La differenziazione sessuale genitale si ha per effetto di una serie di eventi, durante i quali l'embrione sessualmente indistinto acquisisce le caratteristiche maschili o femminili non solo nei genitali esterni, ma anche nelle gonadi e nel tratto genitale. Nelle femmine, il tubercolo genitale è sempre situato appena sotto l'attaccatura della coda, mentre nei maschi è sempre situato immediatamente dietro il cordone ombelicale. Questa differenziazione, guidata dai cromosomi sessuali e dall'azione degli ormoni, inizia a manifestarsi intorno alla nona settimana di gestazione, diventando più evidente nelle settimane successive.
La mascolinizzazione dei genitali esterni avviene in risposta al diidrotestosterone che provoca la crescita e l'allungamento del tubercolo genitale, portando alla formazione del pene.
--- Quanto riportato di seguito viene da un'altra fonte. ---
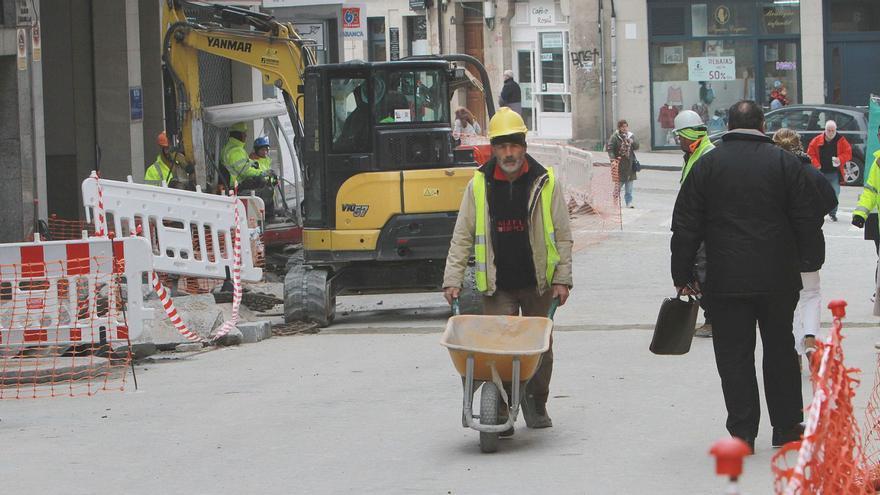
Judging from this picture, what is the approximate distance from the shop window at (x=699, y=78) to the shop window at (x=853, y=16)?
2.05m

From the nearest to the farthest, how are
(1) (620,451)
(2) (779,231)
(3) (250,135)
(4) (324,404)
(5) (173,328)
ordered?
(2) (779,231), (1) (620,451), (4) (324,404), (5) (173,328), (3) (250,135)

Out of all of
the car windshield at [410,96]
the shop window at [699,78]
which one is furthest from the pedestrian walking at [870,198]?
the shop window at [699,78]

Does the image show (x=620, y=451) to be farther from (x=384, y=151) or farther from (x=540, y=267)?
(x=384, y=151)

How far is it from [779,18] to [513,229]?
31.2m

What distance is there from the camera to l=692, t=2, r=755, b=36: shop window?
126 ft

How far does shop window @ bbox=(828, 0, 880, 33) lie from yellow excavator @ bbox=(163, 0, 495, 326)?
81.2ft

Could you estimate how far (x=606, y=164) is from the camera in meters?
27.4

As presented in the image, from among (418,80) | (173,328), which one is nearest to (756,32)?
(418,80)

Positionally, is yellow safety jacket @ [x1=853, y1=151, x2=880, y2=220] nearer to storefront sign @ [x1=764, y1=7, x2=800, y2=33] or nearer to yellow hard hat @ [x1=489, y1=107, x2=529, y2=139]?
yellow hard hat @ [x1=489, y1=107, x2=529, y2=139]

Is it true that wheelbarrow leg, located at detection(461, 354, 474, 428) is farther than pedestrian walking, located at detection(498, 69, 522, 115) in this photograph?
No

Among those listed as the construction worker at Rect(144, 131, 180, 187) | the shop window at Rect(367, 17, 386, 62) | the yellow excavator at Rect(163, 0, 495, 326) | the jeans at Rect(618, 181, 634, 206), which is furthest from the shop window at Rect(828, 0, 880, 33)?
the yellow excavator at Rect(163, 0, 495, 326)

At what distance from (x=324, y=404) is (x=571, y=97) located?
31.0 meters

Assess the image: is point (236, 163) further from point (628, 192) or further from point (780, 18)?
point (780, 18)

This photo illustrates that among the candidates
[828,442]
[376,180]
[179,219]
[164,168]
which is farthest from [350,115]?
[828,442]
Nelle femmine, infatti, l'assenza del testosterone porta il tubercolo genitale ad allargarsi per formare la clitoride. L'attenzione verso la differenziazione sessuale è importante anche perché i genitali esterni, sia maschili che femminili, sono fondamentali non solo per la riproduzione, ma anche per la continenza urinaria e la funzione renale.

La Nub Theory e la Predizione del Sesso Fetale tramite Ecografia
La curiosità di conoscere il prima possibile se il proprio bambino sarà un maschio o una femmina è una prerogativa della maggior parte dei genitori, desiderosi di anticipare una vita futura in rosa o in celeste, con tutte le conseguenze del caso, non ultimo la scelta del nome. Questa legittima curiosità ha portato alla diffusione di diverse teorie e metodi, tra cui la "Nub Theory". La Nub Theory, o teoria del tubercolo genitale, è quella teoria per cui si può conoscere il sesso del nascituro già dalla prima ecografia eseguita tra la sesta e la quattordicesima settimana di gravidanza.
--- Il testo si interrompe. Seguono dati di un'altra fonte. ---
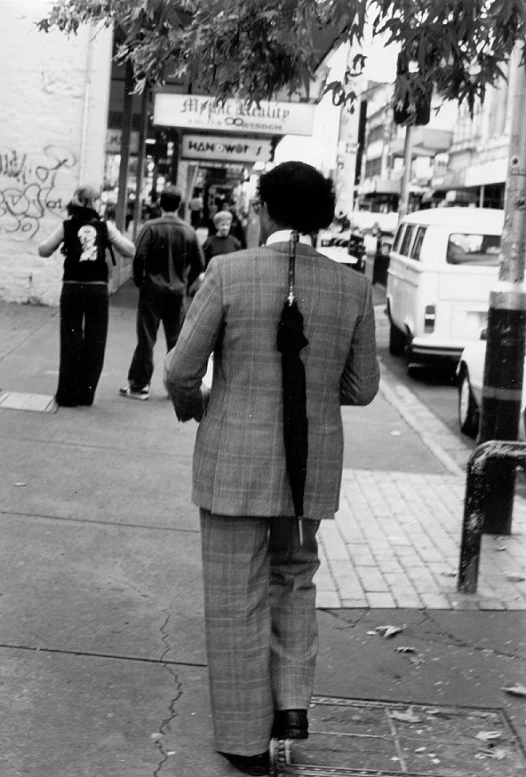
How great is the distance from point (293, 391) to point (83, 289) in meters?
6.31

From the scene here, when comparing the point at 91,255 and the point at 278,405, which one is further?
the point at 91,255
Questa teoria è basata sull'osservazione che i tubercoli genitali delle femmine tendono a essere più piccoli e a puntare verso il basso, o ad essere paralleli alla colonna vertebrale, mentre quelli dei maschi tendono a essere più grandi e a puntare verso l'alto. La grande differenza, nel tubercolo genitale nei maschi e nelle femmine, risiede nell'angolo che questo realizza con l'asse del corpo fetale. Nel dettaglio, il principio funziona così: se il tubercolo crea un angolo superiore ai 30 gradi, si tratta di un maschio; se l'angolo è inferiore ai 10 gradi, è femmina. Esiste una "fascia grigia" fra 10-30 gradi in cui non si riesce a predire il sesso con accuratezza.
Per visualizzare correttamente questa piccola sporgenza e valutarne l'angolazione, è necessario che l’ecografia mostri il bambino di profilo e che la colonna vertebrale sia ben visibile. L’attendibilità della Nub Theory è attestata intorno al 91.5% ma solo quando la misura della lunghezza del feto (il CRL) è maggiore di 60 mm in un’epoca gestazionale superiore alle dodici settimane. Secondo le statistiche, la Nub Theory è affidabile al 75% dalla 12esima settimana e al 95% dalla 13esima. Tuttavia, è importante sottolineare che questa "nub theory" è attendibile solo se applicata da personale esperto e in una fase gestazionale più avanzata, generalmente dopo l'11a settimana.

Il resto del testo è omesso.